-- Requirement --
Only the run of lines from the one containing "How far from" through the last line should be returned, exactly as written.

-- Records shown --

____

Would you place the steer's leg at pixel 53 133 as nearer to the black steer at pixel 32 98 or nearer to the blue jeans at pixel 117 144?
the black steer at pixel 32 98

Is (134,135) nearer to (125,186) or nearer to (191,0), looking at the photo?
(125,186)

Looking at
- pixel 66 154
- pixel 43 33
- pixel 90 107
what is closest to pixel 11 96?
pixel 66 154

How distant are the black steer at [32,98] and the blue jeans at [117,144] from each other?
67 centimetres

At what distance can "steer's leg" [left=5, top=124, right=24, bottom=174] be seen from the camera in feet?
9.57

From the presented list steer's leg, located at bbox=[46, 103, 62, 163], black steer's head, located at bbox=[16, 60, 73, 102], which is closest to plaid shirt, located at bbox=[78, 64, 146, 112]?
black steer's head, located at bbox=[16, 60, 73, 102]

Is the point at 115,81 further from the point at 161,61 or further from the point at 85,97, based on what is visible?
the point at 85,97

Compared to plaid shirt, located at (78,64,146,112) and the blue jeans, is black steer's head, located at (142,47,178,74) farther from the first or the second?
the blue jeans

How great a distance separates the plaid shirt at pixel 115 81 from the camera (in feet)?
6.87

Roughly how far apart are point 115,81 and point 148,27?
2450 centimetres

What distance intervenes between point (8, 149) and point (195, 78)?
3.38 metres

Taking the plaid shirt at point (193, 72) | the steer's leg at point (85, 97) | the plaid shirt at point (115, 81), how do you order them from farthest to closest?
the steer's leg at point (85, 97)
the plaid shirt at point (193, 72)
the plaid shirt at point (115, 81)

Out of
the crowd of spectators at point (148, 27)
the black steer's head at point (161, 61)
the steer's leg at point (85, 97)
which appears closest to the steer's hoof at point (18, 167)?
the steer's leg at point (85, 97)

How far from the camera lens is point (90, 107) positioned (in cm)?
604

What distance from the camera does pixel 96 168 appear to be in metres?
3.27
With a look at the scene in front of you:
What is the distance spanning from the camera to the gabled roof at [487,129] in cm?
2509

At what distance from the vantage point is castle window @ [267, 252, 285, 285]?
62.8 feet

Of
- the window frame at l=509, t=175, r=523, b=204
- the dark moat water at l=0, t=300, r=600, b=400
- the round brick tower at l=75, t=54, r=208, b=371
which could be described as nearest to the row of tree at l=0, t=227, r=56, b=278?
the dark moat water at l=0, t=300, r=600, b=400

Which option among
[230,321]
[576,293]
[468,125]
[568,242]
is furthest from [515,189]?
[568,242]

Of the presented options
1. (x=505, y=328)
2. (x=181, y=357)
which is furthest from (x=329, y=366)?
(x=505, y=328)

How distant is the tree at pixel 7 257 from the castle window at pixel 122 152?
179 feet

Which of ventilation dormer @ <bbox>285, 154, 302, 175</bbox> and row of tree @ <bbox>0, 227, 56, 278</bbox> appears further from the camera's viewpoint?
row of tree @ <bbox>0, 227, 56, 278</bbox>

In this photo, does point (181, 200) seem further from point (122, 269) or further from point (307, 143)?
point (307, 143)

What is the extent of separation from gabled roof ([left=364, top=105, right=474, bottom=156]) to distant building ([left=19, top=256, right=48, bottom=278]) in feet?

____

-- Response to this task --
How far from the camera lens is point (90, 107) positioned (in cm)?
604

What distance from the camera does pixel 96 168 appear to be in metres?
3.27
With a look at the scene in front of you:
What is the distance spanning from the camera to the gabled roof at [487,129] in cm?
2509

At what distance from the vantage point is castle window @ [267, 252, 285, 285]?
62.8 feet

Of
- the window frame at l=509, t=175, r=523, b=204
- the dark moat water at l=0, t=300, r=600, b=400
- the round brick tower at l=75, t=54, r=208, b=371
which could be described as nearest to the row of tree at l=0, t=227, r=56, b=278?
the dark moat water at l=0, t=300, r=600, b=400

Which option among
[230,321]
[576,293]
[468,125]
[568,242]
is furthest from [515,189]?
[568,242]

Of the presented options
1. (x=505, y=328)
2. (x=181, y=357)
which is furthest from (x=329, y=366)?
(x=505, y=328)

How distant is the tree at pixel 7 257 from the castle window at pixel 122 152?
179 feet

Which of ventilation dormer @ <bbox>285, 154, 302, 175</bbox> and row of tree @ <bbox>0, 227, 56, 278</bbox> appears further from the camera's viewpoint?
row of tree @ <bbox>0, 227, 56, 278</bbox>

In this photo, does point (181, 200) seem further from point (122, 269) or further from point (307, 143)?
point (307, 143)

What is the extent of separation from gabled roof ([left=364, top=105, right=474, bottom=156]) to distant building ([left=19, top=256, right=48, bottom=278]) in feet?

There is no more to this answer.